*Description of the task*: Render the lines from the one containing "Between point (153, 163)" through the end of the items, inclusive, as a Markdown table with columns Row and Text, numbering each line and leaving out blank lines.

-- Begin Exercise inputs --

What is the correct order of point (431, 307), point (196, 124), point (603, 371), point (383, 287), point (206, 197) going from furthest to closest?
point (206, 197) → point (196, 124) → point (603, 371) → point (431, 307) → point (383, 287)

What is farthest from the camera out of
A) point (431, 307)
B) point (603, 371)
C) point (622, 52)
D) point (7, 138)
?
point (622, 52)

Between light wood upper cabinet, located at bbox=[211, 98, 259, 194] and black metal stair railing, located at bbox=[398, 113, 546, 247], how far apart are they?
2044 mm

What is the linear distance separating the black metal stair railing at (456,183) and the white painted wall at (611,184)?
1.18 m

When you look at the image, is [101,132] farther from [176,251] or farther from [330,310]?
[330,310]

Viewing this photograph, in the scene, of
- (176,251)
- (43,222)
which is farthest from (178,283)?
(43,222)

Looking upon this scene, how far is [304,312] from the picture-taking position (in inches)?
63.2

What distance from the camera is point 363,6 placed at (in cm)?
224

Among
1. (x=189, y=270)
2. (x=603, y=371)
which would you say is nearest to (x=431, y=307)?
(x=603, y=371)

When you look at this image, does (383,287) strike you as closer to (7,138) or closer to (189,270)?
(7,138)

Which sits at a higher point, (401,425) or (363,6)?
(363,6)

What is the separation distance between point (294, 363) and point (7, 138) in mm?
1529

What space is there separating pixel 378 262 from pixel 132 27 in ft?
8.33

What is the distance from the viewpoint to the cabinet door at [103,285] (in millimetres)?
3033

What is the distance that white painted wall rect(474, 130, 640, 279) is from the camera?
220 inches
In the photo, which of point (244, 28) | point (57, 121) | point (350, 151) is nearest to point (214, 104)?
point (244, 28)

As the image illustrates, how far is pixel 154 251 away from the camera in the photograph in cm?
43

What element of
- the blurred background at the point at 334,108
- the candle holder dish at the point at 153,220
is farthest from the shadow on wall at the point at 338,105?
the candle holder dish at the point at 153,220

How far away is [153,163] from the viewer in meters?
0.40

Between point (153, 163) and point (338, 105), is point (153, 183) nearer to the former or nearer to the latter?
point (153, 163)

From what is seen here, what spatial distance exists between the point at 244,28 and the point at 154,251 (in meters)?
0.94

-- End Exercise inputs --

*Result*:
| Row | Text |
|---|---|
| 1 | Between point (153, 163) and point (338, 105), is point (153, 183) nearer to the former or nearer to the latter? |
| 2 | point (153, 163) |
| 3 | From what is seen here, what spatial distance exists between the point at 244,28 and the point at 154,251 (in meters)? |
| 4 | 0.94 |